Against all expectations, the French authorities have refused early access to the drug Qalsody (Tofersen) for patients suffering from amyotrophic lateral sclerosis (ALS) with a mutation of the SOD1 gene. A procedure that has provoked the anger of patients and associations.
Although the drug Qalsody had been approved in recent months by the American and European health authorities and was a source of hope for patients suffering from amyotrophic lateral sclerosis (ALS) with a mutation of the SOD1 gene, the High Authority for Health has decided to refuse early access to this treatment. For the Association for Research on ALS (ARSLA), the main French association fighting the disease, this decision creates a " profound inequality of treatment " for all these patients.
An essential treatment for patients
Amyotrophic lateral sclerosis (ALS) or Lou Gehrig's disease is a neurodegenerative disease that causes progressive paralysis and then death of the patient.
Among the patients, 2% of them are affected by a specific genetic mutation: ALS-SOD1 in which mutations of the SOD1 gene lead to the creation of a toxic form of the SOD1 protein which causes the degeneration of motor neurons.

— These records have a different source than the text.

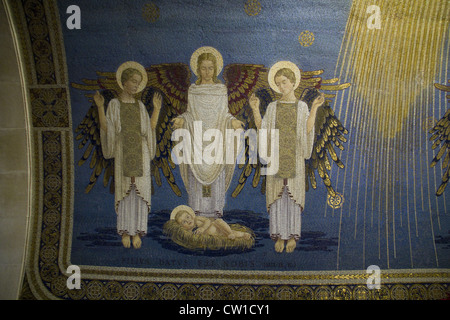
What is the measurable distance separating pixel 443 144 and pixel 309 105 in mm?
1854

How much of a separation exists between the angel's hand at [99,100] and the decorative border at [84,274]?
36cm

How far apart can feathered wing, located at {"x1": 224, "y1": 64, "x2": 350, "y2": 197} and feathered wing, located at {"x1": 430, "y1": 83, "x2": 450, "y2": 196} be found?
1.19 m

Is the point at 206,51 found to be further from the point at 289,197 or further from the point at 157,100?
the point at 289,197

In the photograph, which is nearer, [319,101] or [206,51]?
[206,51]

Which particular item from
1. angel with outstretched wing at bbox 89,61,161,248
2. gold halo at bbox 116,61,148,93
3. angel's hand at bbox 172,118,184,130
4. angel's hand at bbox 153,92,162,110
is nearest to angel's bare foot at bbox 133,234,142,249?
angel with outstretched wing at bbox 89,61,161,248

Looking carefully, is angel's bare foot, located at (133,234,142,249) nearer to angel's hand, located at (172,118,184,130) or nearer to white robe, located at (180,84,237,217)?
white robe, located at (180,84,237,217)

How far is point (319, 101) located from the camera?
9.18 meters

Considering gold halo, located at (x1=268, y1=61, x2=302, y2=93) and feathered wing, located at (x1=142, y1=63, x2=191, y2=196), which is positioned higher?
gold halo, located at (x1=268, y1=61, x2=302, y2=93)

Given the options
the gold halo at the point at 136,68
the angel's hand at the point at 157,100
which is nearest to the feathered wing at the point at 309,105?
the angel's hand at the point at 157,100

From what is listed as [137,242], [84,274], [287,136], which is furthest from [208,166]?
[84,274]

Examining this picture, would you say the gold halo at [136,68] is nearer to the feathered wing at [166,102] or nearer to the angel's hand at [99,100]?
the feathered wing at [166,102]

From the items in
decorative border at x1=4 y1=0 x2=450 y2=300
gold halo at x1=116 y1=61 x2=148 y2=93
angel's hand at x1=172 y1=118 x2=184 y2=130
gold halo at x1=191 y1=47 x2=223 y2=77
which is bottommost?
decorative border at x1=4 y1=0 x2=450 y2=300

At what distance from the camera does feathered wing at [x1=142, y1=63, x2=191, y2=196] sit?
9.10 m

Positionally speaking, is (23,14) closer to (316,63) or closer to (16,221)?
(16,221)
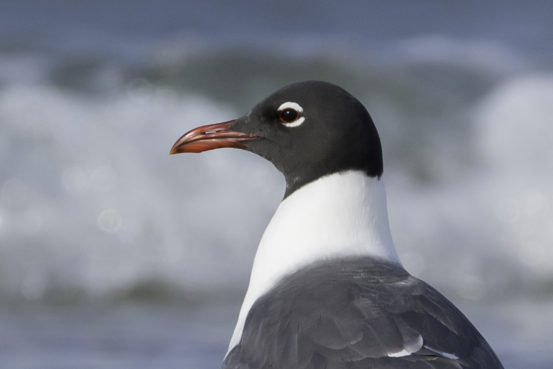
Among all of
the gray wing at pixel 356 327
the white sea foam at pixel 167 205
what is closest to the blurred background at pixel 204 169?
the white sea foam at pixel 167 205

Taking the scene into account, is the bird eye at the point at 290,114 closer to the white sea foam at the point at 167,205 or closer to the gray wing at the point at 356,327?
the gray wing at the point at 356,327

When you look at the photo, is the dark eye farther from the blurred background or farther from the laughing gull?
the blurred background

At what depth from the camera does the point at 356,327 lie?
133 inches

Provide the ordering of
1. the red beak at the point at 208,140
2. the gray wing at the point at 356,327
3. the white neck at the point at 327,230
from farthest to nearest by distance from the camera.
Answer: the red beak at the point at 208,140 < the white neck at the point at 327,230 < the gray wing at the point at 356,327

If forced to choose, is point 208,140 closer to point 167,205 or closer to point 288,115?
point 288,115

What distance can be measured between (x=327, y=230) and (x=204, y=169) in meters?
6.11

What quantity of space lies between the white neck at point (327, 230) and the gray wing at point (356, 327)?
174 millimetres

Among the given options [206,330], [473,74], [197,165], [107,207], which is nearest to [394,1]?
[473,74]

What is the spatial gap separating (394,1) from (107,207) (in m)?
7.63

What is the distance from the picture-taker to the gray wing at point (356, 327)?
3.28 m

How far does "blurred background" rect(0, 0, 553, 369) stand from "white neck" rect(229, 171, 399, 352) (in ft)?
7.81

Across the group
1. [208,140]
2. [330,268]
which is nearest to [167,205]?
[208,140]

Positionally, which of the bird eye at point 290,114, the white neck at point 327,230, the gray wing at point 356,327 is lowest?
the gray wing at point 356,327

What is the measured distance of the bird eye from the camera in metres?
4.21
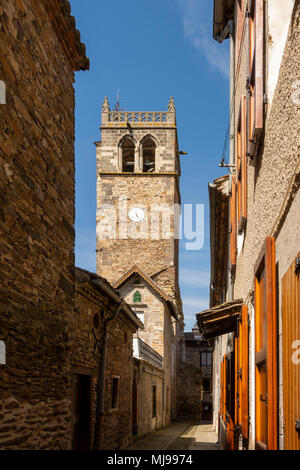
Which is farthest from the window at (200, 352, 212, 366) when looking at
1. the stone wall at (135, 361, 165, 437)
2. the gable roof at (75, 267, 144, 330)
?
the gable roof at (75, 267, 144, 330)

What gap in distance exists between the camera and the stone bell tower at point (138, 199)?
33000 mm

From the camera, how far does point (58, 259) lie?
6.93 metres

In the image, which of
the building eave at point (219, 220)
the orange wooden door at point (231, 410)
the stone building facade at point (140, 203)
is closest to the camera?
the orange wooden door at point (231, 410)

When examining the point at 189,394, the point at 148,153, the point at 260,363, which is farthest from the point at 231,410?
the point at 148,153

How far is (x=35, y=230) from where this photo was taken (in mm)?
5988

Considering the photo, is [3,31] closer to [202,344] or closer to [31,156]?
[31,156]

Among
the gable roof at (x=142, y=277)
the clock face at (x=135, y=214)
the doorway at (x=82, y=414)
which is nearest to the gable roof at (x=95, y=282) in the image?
the doorway at (x=82, y=414)

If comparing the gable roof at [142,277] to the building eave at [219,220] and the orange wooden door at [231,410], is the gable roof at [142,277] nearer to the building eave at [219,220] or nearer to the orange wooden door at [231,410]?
the building eave at [219,220]

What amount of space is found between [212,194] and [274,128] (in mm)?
7640

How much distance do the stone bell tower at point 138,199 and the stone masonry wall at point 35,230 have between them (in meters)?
24.9

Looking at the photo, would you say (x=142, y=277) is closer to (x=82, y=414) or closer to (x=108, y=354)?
(x=108, y=354)

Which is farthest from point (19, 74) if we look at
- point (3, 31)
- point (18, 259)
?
point (18, 259)

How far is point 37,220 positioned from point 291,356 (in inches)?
144
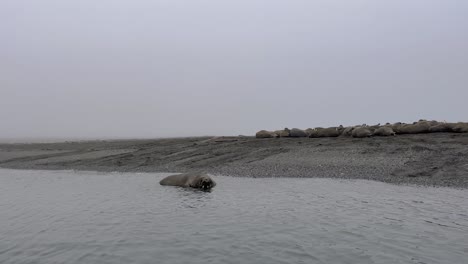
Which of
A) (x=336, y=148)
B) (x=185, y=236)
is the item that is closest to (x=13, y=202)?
(x=185, y=236)

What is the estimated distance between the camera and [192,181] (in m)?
→ 19.5

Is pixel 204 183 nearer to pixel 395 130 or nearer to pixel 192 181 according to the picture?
pixel 192 181

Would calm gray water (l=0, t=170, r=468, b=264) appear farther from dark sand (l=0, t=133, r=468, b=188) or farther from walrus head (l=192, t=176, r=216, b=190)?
dark sand (l=0, t=133, r=468, b=188)

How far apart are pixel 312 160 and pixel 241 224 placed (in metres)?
14.8

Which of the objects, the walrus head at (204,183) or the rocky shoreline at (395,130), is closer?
the walrus head at (204,183)

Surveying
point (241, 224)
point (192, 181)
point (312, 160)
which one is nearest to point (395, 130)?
point (312, 160)

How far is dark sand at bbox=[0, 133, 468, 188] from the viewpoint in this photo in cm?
2049

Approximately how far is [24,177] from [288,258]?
Result: 2172 cm

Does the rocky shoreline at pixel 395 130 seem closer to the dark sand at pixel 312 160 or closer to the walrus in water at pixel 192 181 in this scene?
the dark sand at pixel 312 160

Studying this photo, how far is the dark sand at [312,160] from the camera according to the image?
2049 centimetres

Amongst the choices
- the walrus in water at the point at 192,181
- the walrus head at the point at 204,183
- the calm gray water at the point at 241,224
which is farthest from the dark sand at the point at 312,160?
the walrus head at the point at 204,183

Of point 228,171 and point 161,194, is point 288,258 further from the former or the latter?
point 228,171

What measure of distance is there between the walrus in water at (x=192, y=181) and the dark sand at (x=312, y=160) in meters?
Answer: 3.86

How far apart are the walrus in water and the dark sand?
3860 millimetres
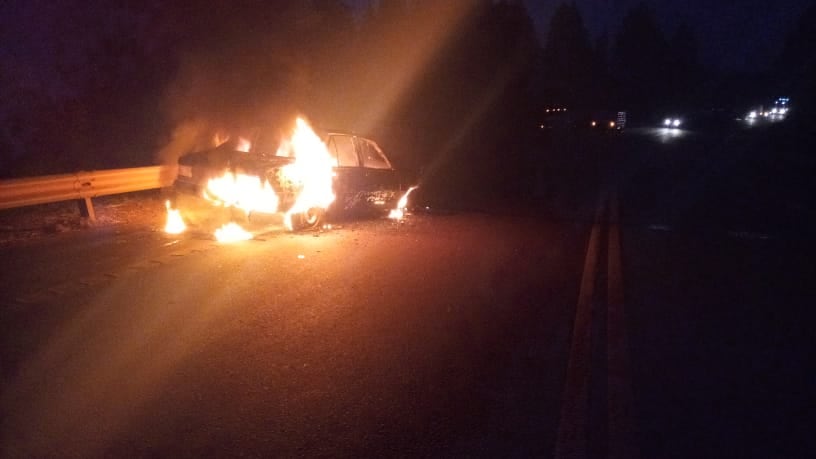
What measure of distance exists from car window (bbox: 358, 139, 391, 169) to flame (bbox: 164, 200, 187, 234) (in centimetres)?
329

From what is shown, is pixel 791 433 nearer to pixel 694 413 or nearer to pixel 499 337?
pixel 694 413

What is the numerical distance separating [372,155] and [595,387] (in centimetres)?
786

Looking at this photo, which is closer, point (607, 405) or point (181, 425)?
point (181, 425)

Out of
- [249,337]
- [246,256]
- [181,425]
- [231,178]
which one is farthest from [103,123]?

However, the drug Qalsody , based on the molecule tofersen, is currently " the only treatment targeting the genetic cause of this rare and fatal form of ALS ", states the ARSLA in a press release.
In France, several dozen patients have so far benefited from compassionate access to this drug, authorized in 2022 by the National Agency for the Safety of Medicines (ANSM).
" However, this recent decision, based on clinical assessments deemed insufficient, now leaves them without certainty as to whether to continue their treatment, which is nevertheless essential for them," the organization further explains.
Qalsody: a mixed benefit?
Indeed, French health authorities have rejected the approval of Qalsody, developed by the Biogen laboratory, due to the lack of sufficient data to prove its effectiveness.
More specifically, the study carried out by the international company Biogen and published in 2022 in the New England Journal of Medicine (NEJM), did not demonstrate any significant slowing down of the symptoms of the disease.
" This medicine is not likely to meet an insufficiently covered medical need," confirmed the High Authority for Health (HAS) this week.
Concretely, what does this change for patients?
Lack of early access to treatment deprives patients of the opportunity to obtain reimbursement for this drug.
" Introduced on July 1, 2021, the early access authorization allows patients rapid reimbursed access to drugs that are not yet authorized or covered by common law. These early access authorizations are granted by the High Authority for Health (HAS), following an opinion from the National Agency for the Safety of Medicines and Health Products (ANSM) relating to the presumption of efficacy and safety of products or a marketing authorization," confirms the National Order of Pharmacists.
A refusal, which creates a " precarious situation for patients who had observed stability in their motor and respiratory functions thanks to Qalsody ", further deplores the Association for Research on ALS (ARSLA).
" These patients now find themselves faced with a difficult choice: risk seeing their condition deteriorate or consider solutions abroad, with the constraints and costs that this implies," warns ARSLA, which calls on the authorities to " reconsider this decision."